> **WORKING DATA**
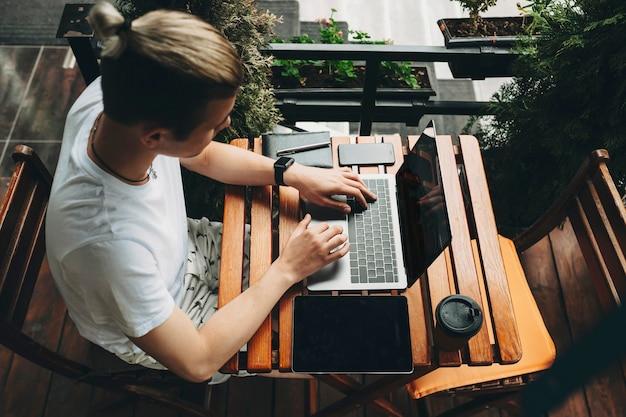 Man met creatieve kapsel zitten in casual zomerkleding aan houten plank café tafel met planten rond typen op laptop toetsenbord met gadgets die in de buurt van bovenaf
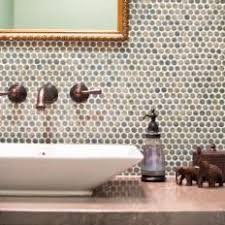 Penny Round Tile Accent Wall in Powder Room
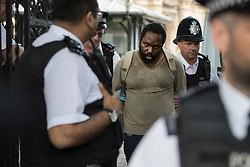 © Licensed to London News Pictures. 22/06/2017. London, UK. Police detain a man who earlier was tasered near an entrance to Parliament. Photo credit: Peter Macdiarmid/LNP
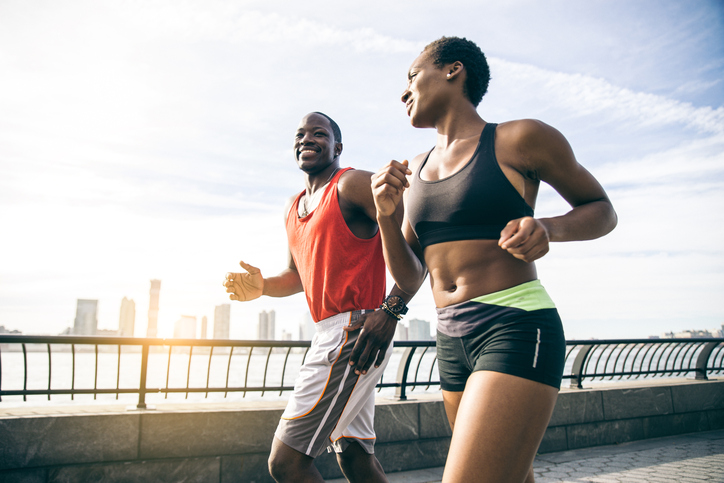 African American couple running
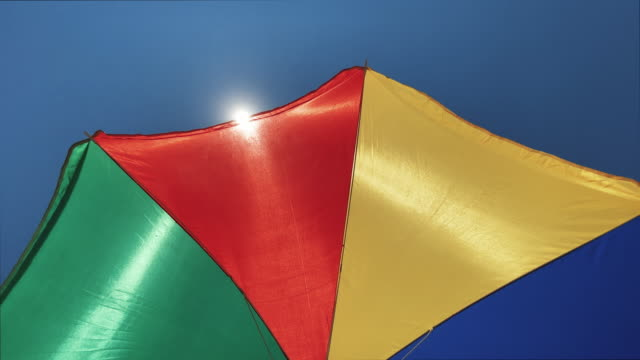 summer vacations symbol: multi colored beach umbrella parasol protecting against the sun - parasol stock videos & royalty-free footage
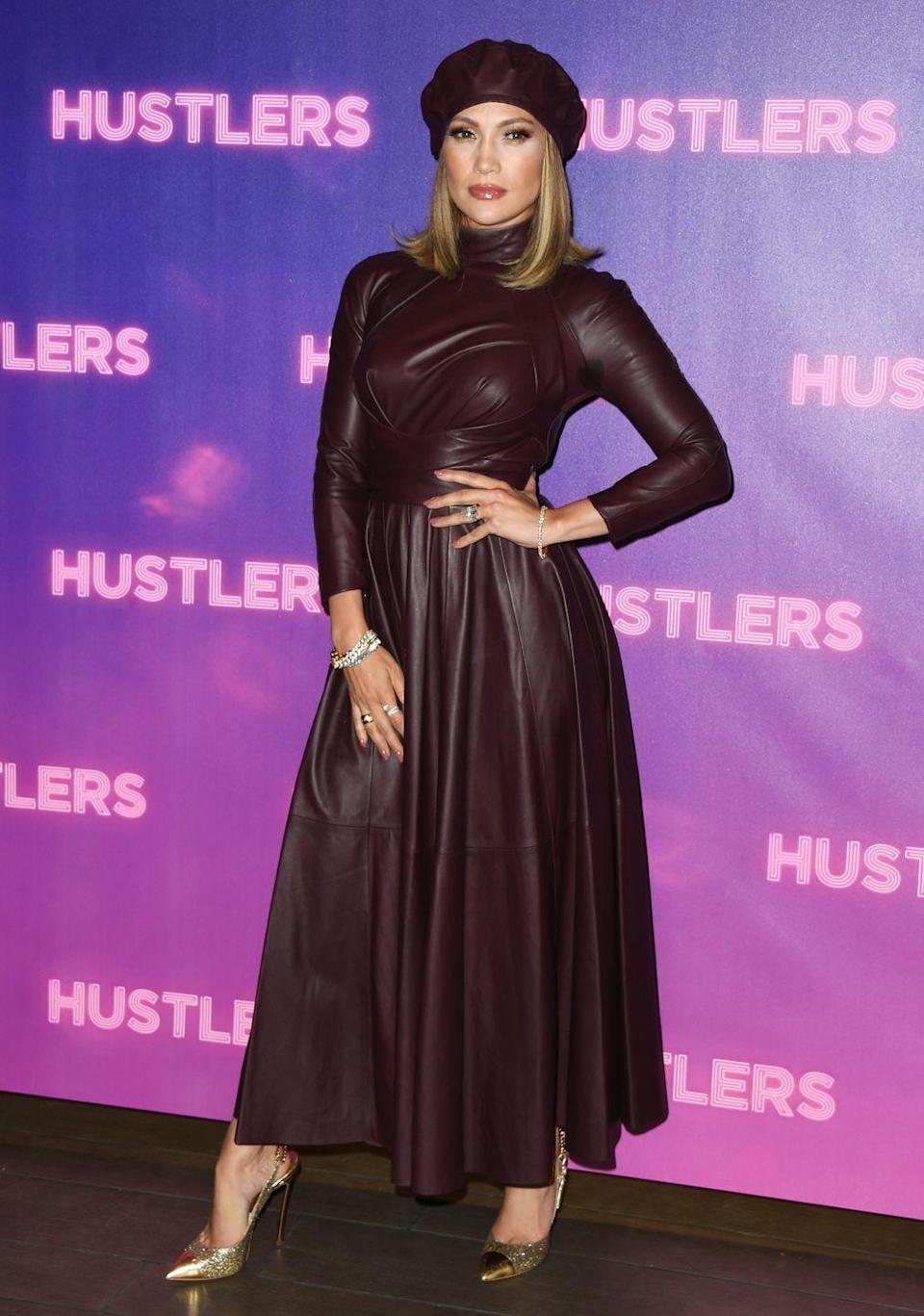 <p>J.Lo wears this burgundy leather getup with a matching beret and metallic gold heels at a photo call for <em>Hustlers</em> in Los Angeles. </p>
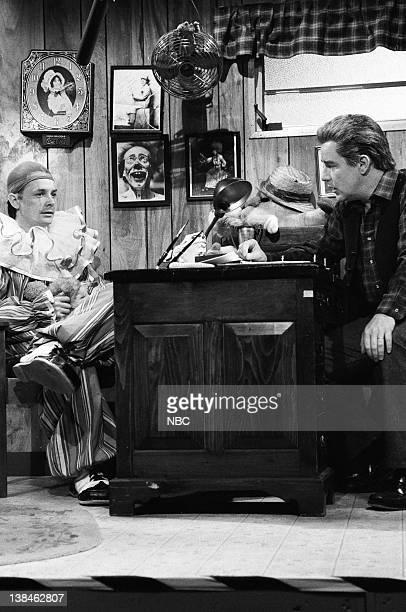 Michael J Fox as Jasper Phil Hartman as Mr Chapman during the 'Jasper The Stinging Clown' skit on March 16 1991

> **THE TASK**
Keep every word of the lines above unchanged in the copy, and omit the pictures.

> **FINAL ANSWER**
 Man met creatieve kapsel zitten in casual zomerkleding aan houten plank café tafel met planten rond typen op laptop toetsenbord met gadgets die in de buurt van bovenaf
 Penny Round Tile Accent Wall in Powder Room
 © Licensed to London News Pictures. 22/06/2017. London, UK. Police detain a man who earlier was tasered near an entrance to Parliament. Photo credit: Peter Macdiarmid/LNP
 African American couple running
 summer vacations symbol: multi colored beach umbrella parasol protecting against the sun - parasol stock videos & royalty-free footage
 <p>J.Lo wears this burgundy leather getup with a matching beret and metallic gold heels at a photo call for <em>Hustlers</em> in Los Angeles. </p>
 Michael J Fox as Jasper Phil Hartman as Mr Chapman during the 'Jasper The Stinging Clown' skit on March 16 1991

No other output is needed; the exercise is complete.